Il me semble qu’il faille envisager deux logiques cohérentes en fonction de l’objectif réellement poursuivi.

Si celui-ci se limite à la déclaration d’intention, la rationalité constitutionnelle exige une autre approche méthodologique. Car dans l’œuvre constituante, il existe un instrument juridique qui permet de dessiner une philosophie d’action pour les décideurs nationaux. Cet instrument permet de leur assigner des grands objectifs, de déterminer le cadre dans lequel ils doivent inscrire leur action. Cet instrument a une force symbolique puissante. Il s’agit du préambule constitutionnel. Au sens commun, un préambule est un « texte servant d’avant-propos, d’introduction et précédant un plus long développement ». Dans un sens constitutionnel, il peut s’agir également de la « partie préliminaire d’une constitution consistant en une proclamation solennelle des principes fondamentaux de l’organisation sociale ainsi que des droits et libertés des citoyens » (http://www.larousse.fr/dictionnaires/francais/préambule/63282).
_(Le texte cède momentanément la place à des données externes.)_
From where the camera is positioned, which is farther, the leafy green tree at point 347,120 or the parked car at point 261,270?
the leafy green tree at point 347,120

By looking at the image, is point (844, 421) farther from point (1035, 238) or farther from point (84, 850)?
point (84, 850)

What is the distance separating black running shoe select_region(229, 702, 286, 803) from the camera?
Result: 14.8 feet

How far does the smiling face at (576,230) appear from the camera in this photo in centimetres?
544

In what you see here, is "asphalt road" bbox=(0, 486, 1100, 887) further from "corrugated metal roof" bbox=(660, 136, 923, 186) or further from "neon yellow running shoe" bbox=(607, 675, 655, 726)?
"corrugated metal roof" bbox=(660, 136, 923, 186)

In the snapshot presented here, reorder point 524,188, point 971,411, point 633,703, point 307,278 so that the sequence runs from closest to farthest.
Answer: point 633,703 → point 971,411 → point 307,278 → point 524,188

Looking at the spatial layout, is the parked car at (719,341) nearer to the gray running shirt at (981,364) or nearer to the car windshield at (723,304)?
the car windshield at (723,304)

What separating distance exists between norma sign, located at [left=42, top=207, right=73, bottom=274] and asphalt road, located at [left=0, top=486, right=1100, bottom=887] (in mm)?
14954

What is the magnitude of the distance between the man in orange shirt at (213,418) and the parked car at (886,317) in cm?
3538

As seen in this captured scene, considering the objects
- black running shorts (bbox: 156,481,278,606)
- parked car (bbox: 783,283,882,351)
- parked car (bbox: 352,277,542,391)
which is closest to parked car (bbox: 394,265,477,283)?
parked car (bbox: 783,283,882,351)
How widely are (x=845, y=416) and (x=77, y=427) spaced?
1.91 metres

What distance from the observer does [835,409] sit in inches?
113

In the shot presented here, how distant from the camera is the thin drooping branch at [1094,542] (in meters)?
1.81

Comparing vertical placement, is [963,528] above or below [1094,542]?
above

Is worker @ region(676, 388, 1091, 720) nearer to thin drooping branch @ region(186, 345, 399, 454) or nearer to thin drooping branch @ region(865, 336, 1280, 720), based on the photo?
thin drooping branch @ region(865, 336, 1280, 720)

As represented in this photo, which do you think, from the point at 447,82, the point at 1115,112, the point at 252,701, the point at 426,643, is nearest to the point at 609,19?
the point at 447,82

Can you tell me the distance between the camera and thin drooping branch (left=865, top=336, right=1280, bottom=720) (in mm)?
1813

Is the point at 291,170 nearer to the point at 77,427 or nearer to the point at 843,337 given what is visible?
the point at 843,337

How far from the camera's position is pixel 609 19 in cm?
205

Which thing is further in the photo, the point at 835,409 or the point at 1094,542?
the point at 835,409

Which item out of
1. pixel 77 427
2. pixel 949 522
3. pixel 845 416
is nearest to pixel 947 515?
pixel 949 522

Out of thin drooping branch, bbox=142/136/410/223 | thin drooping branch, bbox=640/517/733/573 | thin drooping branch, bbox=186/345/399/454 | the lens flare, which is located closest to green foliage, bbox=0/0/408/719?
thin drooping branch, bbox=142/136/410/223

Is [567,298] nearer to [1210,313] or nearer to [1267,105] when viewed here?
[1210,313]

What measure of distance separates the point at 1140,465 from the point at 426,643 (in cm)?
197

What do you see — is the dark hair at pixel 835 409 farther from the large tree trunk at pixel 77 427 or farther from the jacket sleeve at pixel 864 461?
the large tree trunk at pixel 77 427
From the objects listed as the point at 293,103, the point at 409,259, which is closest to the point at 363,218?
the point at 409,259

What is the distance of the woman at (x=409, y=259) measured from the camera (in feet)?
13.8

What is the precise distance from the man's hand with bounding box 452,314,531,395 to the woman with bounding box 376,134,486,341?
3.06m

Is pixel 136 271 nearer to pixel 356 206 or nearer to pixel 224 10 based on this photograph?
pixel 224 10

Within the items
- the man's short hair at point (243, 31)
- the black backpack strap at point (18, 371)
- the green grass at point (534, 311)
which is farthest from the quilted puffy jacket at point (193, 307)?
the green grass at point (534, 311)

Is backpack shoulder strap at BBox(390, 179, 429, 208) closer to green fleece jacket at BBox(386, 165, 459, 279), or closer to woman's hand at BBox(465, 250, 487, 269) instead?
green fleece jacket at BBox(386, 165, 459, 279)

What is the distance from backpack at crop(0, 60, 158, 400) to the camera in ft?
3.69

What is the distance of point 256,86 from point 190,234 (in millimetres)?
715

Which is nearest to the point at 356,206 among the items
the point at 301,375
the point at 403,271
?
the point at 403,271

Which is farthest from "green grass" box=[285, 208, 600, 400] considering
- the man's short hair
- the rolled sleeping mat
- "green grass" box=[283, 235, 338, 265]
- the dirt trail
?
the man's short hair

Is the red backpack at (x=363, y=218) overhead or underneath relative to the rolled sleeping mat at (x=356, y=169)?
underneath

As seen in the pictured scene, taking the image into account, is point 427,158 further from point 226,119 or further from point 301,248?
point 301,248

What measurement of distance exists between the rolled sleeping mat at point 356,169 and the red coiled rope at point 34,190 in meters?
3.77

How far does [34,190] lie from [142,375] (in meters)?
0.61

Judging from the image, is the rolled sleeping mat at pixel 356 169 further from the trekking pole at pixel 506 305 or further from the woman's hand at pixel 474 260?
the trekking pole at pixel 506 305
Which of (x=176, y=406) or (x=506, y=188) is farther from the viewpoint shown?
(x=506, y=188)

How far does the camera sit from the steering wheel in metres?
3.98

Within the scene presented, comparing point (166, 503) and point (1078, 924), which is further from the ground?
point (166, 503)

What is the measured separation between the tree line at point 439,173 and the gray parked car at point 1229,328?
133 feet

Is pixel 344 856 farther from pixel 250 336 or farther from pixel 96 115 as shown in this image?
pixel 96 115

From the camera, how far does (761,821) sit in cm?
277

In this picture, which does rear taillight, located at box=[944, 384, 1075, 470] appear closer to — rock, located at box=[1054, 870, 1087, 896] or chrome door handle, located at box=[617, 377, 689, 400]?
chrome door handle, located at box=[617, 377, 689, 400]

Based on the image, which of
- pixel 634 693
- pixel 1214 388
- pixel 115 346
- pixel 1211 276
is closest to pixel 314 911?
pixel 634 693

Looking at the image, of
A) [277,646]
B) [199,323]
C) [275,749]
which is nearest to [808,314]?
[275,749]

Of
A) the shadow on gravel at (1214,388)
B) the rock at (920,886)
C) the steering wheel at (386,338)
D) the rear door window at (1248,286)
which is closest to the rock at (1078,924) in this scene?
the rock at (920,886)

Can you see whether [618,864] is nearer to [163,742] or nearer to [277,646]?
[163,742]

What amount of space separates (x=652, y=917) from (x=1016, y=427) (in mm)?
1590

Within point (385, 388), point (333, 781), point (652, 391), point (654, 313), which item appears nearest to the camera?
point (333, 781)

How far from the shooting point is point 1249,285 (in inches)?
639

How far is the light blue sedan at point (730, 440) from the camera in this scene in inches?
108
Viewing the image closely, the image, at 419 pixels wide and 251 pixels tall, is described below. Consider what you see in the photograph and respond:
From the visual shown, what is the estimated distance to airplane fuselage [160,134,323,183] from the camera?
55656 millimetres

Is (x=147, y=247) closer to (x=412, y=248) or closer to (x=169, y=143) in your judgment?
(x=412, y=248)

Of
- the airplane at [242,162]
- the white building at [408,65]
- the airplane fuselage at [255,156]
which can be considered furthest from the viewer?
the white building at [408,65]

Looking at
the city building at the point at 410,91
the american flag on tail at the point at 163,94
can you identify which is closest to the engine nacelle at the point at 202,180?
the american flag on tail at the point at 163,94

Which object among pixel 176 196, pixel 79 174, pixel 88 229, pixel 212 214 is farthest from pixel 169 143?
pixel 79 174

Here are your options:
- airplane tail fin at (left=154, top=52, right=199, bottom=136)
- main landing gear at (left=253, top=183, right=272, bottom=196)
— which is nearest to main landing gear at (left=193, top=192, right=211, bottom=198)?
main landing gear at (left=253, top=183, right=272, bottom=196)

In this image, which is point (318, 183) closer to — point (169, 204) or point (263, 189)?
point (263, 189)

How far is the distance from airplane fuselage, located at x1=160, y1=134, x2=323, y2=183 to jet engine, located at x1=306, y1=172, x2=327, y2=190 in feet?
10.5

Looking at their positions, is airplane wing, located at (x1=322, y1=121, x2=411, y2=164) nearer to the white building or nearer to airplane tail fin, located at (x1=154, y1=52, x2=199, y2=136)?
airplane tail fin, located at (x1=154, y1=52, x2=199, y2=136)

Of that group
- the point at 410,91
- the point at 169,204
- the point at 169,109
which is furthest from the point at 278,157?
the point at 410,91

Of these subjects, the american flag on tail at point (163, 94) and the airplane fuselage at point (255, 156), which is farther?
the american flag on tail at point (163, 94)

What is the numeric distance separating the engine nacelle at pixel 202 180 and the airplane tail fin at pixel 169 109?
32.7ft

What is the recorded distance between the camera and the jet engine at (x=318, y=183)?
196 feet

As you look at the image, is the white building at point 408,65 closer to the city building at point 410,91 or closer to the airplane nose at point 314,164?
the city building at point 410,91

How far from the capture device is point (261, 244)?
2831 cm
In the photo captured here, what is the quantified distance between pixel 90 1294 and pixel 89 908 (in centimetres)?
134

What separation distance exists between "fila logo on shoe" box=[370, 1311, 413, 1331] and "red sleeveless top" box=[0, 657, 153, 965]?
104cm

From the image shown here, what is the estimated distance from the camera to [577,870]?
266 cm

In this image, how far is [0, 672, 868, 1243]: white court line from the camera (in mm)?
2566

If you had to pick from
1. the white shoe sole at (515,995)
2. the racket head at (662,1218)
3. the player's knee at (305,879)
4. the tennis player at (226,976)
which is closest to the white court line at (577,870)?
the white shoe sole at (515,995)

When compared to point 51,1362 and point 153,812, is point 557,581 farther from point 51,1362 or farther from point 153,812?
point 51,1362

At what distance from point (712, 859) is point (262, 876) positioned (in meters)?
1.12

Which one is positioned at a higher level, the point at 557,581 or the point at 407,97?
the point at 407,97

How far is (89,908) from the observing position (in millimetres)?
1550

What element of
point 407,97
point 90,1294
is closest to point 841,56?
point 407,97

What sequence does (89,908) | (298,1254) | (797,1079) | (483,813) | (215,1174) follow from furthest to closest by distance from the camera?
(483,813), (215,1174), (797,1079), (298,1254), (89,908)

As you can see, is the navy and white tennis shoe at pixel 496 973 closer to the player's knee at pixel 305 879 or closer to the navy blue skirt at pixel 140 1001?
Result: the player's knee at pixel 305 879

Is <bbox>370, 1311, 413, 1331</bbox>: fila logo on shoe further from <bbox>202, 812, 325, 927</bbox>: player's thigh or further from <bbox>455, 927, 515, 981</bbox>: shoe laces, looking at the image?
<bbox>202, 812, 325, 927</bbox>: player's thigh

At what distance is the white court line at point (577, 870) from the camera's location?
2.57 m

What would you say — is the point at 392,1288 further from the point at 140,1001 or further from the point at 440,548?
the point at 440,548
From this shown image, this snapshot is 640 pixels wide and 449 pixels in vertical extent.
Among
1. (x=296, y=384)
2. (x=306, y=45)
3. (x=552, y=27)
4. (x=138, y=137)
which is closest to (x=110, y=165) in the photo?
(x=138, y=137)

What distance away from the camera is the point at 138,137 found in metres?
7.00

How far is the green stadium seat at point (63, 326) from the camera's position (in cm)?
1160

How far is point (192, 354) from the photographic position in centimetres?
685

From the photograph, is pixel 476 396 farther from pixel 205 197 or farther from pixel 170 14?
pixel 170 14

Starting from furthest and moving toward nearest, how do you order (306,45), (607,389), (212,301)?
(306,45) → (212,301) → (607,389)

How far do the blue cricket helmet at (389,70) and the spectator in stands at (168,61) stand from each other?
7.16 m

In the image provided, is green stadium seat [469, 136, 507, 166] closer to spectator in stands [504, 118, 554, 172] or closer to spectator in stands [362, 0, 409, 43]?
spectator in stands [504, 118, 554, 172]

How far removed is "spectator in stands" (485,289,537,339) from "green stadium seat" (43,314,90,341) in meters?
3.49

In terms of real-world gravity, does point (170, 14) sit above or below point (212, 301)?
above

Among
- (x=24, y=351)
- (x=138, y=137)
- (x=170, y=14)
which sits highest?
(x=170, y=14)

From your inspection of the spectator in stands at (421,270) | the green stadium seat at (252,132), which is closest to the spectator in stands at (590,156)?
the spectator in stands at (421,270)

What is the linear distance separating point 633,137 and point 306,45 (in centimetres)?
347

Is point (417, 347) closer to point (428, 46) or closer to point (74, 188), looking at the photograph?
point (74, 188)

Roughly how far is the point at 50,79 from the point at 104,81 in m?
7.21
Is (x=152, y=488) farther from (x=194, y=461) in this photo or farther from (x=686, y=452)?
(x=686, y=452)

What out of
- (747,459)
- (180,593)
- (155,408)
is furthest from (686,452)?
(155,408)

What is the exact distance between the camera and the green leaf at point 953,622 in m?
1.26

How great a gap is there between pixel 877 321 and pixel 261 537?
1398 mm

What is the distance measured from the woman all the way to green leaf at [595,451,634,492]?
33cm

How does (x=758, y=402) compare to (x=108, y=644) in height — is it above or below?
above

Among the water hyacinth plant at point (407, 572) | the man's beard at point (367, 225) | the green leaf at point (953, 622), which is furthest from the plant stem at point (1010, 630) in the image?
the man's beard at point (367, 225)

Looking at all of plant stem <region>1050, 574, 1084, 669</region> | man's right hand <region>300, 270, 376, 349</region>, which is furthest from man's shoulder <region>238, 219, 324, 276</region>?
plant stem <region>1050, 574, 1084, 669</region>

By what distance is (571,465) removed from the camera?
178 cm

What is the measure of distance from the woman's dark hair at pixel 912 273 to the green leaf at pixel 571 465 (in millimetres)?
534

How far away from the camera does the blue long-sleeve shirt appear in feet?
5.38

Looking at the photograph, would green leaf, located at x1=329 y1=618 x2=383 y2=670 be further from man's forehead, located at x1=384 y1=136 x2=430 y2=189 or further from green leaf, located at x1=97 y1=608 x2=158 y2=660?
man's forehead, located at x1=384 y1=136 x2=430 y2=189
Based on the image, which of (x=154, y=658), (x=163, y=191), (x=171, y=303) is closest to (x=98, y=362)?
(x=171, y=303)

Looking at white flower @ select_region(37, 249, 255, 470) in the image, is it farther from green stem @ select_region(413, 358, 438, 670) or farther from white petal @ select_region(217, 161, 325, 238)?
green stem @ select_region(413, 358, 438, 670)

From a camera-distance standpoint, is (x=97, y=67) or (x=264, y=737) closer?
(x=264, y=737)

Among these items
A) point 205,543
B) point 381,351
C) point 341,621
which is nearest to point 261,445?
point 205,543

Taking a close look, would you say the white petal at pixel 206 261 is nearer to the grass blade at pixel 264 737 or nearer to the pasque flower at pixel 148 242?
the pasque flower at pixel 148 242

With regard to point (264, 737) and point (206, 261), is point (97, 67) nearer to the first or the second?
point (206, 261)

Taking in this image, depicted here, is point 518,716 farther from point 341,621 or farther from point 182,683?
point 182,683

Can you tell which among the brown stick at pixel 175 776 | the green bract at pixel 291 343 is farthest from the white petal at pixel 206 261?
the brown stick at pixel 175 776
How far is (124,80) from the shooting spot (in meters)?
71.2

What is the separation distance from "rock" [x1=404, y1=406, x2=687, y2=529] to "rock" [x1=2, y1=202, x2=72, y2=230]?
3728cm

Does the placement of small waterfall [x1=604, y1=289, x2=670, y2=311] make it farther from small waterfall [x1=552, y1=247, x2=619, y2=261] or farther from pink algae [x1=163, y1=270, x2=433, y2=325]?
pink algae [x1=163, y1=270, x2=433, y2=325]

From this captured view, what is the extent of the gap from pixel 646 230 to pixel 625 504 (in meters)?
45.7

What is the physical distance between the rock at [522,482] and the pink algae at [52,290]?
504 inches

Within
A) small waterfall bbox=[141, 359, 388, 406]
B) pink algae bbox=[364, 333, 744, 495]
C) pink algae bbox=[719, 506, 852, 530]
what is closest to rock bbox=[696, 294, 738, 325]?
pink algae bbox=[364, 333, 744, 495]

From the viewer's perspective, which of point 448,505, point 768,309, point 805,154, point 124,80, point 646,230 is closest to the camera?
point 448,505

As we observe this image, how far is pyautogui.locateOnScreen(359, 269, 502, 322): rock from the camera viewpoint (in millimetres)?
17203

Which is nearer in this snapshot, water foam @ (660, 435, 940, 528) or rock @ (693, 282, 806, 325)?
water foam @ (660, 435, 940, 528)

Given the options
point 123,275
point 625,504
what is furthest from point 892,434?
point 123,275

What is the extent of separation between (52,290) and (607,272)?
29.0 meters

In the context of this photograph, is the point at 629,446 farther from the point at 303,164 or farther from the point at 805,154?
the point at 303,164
L’article 7bis actuel est le propre même de disposition qui doit se trouver naturellement dans un préambule.

Et telle est bien l’absurdité du Titre Ierbis de la Constitution. Il est « préambulaire » si vous me permettez ce néologisme. L’insérer à cet endroit-là dans la Constitution, c’est comme annoncer le lauréat des Oscars avant d’en présenter les nominés, c’est servir l’apéritif en plein milieu du dîner.

Il y a d’autant moins de raison, me semble-t-il, de compléter aujourd’hui l’article 7bis de la Constitution que, certes à la Chambre des représentants, l’idée de doter la Constitution d’un préambule est de plus en plus d’actualité.

Il est possible, sinon probable, que cette faculté soit inscrite dans la prochaine déclaration de révision de la Constitution. La démarche sera d’autant plus fructueuse qu’elle impliquera une réflexion d’ensemble sur les grands principes et les grands objectifs qui doivent être respectés et réalises dans la mise en œuvre des politiques de toutes les composantes de l’État. Ceci paraît plus salutaire et plus constructif que de compléter le Titre Ierbis de dispositions qui sont ajoutées au hasard des initiatives isolées prises par les uns ou par les autres.

Si votre objectif est vraiment d’assurer une protection des animaux en tant qu’êtres sensibles, il faut alors oser l’inclure dans la Constitution dans un autre titre.

La question se pose de savoir lequel.

Naturellement, on songe au Titre II. L’intitulé de celui-ci – « Des Belges et de leurs droits » – risque cependant d’engendrer le débat. En effet, les animaux ne sont pas des Belges au sens constitutionnel du terme. Il serait donc singulier d’assurer la protection des animaux dans un Titre qui concerne les droits et libertés des citoyens. Tout droit, cependant, implique des obligations. Il serait possible de rédiger une disposition constitutionnelle qui consacre tout à la fois le droit des citoyens de détenir et élever des animaux dans les conditions fixées par la loi, le décret ou l’ordonnance et d’imposer aux différents législateurs l’obligation de garantir leur protection. Rien n’interdirait à cette occasion de prévoir qu’en corollaire de ce droit reconnu aux citoyens, le législateur doive prendre des mesures visant à protéger l’ensemble de la gent animale, indépendamment même de la détention et de l’élevage.

A défaut, il conviendrait d’intégrer cette disposition dans un nouveau titre de la Constitution tout en modifiant la loi spéciale du 6 janvier 1989 sur la Cour constitutionnelle afin de permettre que celle-ci en garantisse le respect.

* * *

En conclusion, il me semble que l’intégration dans la Constitution d’un Titre Ierbis et de son article 7bis a tout de la fausse bonne idée. C’est une manière de semer la confusion entre ce qui est réellement une règle de droit et ce qui relève d’une vision idéalisée de ce que doit être la société. Une telle confusion est de nature à induire le citoyen en erreur sur les obligations réelles qui pèsent sur les autorités publiques.

En 2007, à mon sens, le Constituant a fait une erreur en faisant du développement une sorte d’objet constitutionnel non identifié. Il devrait, à mon sens, méditer aujourd’hui les sages propos de Ménandre : « δίς ἐξαμαρτανεῖν ταὐτον οὐκ ἀνδρὸς σοφοῦ », Commettre deux fois la même erreur n’est pas le propre d’un homme sage.